You May Have the Wrong Size Water Heater
The size of your water heater might be one reason you aren’t getting hot water in your shower. You may have an old-fashioned tank heater (the kind that heats up a small tank of water on demand) that simply can’t keep up with a full home’s hot water demands.
Instead, install a more efficient heat pump, which draws its energy from the outside air and uses it to heat your water. It works like an air conditioner but for heating instead of cooling, so it will save you money over time and make your shower warm again.
Related: Why Does My Shower Squeal?
There May be Sediment Buildup at the Bottom of Your Water Heater Tank
There are all sorts of things that can build up inside your tank and reduce its efficiency, including mineral deposits. One of those, calcium carbonate (or scale), is what happens when hard water is heated for too long. Scale buildup can make your shower water cooler rather than hotter.
If you’re experiencing problems with hot water, start by draining your tank. Fill the tank with one gallon of white vinegar. After about six hours, drain out all of that vinegar through a different drain, then flush it again with fresh water.

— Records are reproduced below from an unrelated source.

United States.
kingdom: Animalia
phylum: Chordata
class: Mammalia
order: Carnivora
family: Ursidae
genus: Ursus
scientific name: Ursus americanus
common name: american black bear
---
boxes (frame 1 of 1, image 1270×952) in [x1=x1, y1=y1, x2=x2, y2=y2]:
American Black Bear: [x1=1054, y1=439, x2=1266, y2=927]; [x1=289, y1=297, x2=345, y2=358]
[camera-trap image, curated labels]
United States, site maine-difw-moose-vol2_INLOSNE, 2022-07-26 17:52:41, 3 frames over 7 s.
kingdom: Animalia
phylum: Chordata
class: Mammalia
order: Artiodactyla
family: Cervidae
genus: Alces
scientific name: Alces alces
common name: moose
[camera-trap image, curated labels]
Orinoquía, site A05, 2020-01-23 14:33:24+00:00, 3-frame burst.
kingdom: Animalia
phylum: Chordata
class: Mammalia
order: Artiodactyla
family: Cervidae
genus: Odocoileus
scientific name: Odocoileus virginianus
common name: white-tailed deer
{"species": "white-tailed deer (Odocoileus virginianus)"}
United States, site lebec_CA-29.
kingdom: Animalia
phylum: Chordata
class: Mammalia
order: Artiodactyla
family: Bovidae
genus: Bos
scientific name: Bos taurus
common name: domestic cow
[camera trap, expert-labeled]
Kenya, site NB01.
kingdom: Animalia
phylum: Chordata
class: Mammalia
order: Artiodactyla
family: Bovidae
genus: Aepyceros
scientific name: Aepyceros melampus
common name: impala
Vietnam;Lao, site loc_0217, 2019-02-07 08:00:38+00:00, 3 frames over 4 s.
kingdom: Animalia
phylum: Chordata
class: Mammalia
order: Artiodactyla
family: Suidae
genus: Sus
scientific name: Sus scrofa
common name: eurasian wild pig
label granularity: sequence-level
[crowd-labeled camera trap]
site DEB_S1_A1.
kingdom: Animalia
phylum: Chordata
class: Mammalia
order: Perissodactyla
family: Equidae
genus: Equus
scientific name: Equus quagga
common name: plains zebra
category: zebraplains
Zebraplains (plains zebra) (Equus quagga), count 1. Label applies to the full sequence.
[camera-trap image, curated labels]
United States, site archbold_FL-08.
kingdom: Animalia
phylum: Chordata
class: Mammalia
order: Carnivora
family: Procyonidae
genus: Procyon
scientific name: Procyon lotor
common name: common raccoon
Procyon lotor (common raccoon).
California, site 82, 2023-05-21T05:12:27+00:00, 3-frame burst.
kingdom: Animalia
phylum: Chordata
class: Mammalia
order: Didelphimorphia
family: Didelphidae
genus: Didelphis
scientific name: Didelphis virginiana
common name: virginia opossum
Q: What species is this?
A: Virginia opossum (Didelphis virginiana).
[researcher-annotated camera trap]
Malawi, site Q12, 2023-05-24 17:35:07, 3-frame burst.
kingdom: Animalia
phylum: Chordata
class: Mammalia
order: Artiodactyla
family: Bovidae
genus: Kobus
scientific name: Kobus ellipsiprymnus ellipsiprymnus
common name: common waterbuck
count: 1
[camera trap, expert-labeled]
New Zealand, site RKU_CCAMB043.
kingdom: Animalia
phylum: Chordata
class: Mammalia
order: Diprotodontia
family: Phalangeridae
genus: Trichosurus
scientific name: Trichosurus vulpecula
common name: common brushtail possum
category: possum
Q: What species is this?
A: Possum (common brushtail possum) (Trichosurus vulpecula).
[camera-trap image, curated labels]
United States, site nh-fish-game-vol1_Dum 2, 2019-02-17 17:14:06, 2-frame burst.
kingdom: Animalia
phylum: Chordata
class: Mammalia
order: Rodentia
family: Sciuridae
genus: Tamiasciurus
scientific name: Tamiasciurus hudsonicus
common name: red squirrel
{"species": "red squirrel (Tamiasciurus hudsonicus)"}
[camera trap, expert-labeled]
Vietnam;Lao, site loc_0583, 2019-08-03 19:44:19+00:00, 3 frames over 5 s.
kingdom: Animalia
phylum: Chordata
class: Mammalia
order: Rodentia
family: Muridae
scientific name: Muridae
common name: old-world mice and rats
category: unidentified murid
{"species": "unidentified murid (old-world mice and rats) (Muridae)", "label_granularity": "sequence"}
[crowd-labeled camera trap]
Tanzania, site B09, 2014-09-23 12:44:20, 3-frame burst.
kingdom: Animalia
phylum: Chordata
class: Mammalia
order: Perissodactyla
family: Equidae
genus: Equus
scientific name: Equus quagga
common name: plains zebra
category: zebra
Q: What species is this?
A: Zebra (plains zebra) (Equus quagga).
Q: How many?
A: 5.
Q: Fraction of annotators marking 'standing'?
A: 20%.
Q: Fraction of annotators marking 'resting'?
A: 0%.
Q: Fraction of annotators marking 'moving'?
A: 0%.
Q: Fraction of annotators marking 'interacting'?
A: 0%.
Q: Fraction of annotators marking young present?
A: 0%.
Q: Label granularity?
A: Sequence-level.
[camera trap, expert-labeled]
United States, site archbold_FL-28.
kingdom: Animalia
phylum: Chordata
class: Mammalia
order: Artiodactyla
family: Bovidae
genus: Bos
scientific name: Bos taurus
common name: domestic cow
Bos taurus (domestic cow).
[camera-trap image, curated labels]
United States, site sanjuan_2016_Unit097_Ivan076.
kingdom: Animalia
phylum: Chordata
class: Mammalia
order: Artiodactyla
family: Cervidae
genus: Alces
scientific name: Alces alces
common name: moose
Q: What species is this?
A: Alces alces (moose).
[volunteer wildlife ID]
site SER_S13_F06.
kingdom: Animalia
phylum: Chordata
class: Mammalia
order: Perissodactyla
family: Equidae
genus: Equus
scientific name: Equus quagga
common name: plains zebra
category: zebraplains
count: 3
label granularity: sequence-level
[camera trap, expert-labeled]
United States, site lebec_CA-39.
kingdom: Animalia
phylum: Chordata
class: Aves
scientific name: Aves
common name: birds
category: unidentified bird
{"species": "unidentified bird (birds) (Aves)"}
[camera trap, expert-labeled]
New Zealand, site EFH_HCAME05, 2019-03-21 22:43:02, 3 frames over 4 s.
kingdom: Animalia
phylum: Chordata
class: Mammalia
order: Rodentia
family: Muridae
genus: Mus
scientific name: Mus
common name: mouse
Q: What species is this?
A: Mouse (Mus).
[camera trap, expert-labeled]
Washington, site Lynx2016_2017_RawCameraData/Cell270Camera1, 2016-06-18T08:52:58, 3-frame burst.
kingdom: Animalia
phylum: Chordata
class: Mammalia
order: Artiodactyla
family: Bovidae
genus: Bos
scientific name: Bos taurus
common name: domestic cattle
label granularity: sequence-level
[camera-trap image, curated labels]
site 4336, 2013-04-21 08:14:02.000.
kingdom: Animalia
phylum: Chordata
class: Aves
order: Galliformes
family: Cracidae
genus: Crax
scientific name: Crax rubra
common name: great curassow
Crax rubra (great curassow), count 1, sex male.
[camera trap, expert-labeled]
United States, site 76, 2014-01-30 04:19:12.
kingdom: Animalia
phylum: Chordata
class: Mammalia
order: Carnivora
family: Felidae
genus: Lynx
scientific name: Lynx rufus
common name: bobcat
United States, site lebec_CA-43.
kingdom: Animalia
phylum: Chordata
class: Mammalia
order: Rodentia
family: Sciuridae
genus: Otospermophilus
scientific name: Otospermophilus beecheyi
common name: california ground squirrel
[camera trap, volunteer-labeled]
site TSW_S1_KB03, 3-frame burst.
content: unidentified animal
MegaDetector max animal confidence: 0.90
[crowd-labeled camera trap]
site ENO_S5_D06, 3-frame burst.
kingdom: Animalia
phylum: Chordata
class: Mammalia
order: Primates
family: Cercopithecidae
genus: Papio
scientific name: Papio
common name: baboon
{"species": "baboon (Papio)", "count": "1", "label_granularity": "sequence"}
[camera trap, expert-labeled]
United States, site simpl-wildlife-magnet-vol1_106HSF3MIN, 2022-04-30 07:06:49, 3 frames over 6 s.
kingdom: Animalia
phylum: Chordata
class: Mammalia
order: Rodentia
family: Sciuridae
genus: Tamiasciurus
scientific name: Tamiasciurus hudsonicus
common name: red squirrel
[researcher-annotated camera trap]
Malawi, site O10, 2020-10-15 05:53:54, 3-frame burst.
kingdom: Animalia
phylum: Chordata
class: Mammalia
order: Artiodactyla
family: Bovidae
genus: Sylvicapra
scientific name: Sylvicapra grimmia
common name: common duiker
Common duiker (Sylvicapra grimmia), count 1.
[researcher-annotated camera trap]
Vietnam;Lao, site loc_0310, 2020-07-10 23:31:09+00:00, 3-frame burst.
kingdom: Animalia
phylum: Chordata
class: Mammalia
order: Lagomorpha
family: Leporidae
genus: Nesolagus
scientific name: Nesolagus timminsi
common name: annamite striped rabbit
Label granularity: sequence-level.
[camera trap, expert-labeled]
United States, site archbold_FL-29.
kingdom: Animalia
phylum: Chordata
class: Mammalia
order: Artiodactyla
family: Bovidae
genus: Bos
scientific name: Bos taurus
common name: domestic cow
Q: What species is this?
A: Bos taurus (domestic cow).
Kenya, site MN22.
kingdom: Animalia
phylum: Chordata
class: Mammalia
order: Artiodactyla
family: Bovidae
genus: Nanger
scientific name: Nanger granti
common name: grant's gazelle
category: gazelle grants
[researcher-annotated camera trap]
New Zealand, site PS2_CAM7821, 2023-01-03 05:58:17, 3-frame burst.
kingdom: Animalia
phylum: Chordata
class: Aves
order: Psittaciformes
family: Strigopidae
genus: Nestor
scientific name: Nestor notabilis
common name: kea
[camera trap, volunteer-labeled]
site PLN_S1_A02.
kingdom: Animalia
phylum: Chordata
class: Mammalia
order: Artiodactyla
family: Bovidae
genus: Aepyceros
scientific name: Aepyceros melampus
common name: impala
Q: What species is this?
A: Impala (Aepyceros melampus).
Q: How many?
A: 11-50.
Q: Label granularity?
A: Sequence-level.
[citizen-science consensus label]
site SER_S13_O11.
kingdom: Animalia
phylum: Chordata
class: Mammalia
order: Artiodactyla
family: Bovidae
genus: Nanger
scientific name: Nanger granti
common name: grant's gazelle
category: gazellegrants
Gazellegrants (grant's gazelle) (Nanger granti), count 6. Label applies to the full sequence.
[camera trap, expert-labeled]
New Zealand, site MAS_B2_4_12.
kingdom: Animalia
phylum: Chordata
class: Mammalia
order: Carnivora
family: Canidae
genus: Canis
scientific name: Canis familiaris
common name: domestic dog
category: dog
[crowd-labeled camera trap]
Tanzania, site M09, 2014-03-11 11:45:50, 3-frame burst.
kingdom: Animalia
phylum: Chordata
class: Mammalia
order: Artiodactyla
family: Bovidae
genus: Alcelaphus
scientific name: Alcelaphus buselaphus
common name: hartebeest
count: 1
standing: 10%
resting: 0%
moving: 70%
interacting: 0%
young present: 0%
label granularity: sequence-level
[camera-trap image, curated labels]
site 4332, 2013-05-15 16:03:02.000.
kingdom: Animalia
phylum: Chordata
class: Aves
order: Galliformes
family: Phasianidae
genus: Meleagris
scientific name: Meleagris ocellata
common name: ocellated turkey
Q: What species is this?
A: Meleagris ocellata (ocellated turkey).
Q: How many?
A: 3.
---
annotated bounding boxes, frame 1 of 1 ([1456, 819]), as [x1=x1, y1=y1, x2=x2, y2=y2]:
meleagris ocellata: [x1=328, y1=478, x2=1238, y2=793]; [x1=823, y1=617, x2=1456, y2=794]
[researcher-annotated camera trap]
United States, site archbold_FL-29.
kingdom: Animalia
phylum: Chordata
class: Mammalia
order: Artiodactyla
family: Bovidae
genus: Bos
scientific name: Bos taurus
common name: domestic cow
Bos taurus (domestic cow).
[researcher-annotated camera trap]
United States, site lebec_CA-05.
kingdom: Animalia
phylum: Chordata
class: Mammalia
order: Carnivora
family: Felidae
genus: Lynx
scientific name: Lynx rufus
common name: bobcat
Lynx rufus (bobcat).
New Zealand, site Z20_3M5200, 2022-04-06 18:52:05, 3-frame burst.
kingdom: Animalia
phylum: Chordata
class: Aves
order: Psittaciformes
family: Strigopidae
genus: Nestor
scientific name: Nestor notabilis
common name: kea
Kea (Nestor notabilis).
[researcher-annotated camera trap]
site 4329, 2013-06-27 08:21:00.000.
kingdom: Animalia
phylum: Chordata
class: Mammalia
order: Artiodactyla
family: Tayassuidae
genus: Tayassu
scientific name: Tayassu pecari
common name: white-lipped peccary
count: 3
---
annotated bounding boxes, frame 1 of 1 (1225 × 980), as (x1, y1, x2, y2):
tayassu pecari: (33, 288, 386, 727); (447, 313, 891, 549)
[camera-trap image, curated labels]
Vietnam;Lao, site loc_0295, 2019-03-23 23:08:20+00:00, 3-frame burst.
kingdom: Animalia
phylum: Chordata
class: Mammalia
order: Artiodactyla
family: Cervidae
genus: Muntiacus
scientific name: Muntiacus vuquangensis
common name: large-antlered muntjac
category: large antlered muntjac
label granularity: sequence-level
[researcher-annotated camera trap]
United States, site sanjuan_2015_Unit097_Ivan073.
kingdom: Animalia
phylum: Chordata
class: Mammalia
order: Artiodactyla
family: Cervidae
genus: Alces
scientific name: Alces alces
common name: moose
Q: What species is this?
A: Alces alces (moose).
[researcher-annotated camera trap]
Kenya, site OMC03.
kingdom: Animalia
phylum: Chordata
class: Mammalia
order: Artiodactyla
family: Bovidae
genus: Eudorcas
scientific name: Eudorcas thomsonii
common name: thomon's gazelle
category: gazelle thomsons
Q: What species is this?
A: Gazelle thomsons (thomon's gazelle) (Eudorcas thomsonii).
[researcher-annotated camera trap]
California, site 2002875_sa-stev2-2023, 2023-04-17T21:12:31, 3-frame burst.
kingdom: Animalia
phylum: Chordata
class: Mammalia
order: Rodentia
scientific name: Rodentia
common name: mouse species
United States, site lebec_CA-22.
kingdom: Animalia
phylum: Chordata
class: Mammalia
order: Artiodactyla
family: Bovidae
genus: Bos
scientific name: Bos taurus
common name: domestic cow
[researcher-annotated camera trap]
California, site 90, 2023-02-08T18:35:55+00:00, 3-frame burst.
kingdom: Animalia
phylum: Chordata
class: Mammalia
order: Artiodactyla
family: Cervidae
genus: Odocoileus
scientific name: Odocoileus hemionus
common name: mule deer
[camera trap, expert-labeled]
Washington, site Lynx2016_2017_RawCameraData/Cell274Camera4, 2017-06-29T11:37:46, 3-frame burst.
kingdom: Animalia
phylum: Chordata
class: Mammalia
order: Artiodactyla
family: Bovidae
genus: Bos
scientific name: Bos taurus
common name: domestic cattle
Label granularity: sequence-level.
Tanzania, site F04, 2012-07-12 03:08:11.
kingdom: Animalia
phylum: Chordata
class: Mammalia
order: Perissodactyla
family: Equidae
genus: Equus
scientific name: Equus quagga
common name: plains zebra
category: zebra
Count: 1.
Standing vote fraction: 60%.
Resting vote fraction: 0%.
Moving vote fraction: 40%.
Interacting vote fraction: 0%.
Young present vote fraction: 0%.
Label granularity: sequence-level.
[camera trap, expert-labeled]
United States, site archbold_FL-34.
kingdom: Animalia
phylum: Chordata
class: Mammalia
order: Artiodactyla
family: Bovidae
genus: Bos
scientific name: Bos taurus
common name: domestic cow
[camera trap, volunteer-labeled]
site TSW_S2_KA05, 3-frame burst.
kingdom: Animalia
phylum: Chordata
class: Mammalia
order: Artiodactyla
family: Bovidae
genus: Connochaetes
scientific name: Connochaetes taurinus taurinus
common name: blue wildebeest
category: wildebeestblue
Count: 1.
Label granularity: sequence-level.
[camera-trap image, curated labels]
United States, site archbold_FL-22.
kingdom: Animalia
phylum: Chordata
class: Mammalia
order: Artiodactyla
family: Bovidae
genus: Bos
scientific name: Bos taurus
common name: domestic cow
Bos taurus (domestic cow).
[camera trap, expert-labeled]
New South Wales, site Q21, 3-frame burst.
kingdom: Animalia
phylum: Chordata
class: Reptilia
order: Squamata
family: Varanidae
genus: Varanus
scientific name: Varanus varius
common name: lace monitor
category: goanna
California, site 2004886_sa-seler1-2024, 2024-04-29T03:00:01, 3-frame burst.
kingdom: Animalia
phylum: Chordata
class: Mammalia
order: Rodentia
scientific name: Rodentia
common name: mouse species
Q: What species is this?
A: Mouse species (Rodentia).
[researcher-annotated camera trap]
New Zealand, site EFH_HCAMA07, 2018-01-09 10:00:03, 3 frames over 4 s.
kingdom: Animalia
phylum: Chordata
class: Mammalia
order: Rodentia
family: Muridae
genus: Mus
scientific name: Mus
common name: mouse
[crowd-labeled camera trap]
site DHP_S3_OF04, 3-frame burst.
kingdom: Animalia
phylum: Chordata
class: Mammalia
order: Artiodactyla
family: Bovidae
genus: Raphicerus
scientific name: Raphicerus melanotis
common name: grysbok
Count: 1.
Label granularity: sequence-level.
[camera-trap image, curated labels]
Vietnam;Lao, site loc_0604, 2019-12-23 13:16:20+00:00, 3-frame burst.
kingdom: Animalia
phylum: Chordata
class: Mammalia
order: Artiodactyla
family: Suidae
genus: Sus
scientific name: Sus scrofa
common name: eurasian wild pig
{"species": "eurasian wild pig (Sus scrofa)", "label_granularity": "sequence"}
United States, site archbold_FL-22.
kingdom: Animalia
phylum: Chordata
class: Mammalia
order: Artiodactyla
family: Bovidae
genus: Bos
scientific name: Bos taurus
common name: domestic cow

Water Heater is Being Over Used
If you’re like most people, you probably use hot water for everything. You might run a long, hot shower in the morning and then come home from work and take a hot bath.
If you or someone in your family likes to take long hot showers, it could be the reason your water heater is being overused. There is an easy solution: adjusting the temperature on your heater to limit the flow of warm water that comes out at once. Most modern-day heaters have an adjustable dial inside of them that sets how hot the water is coming out of them as well as how much comes out at once.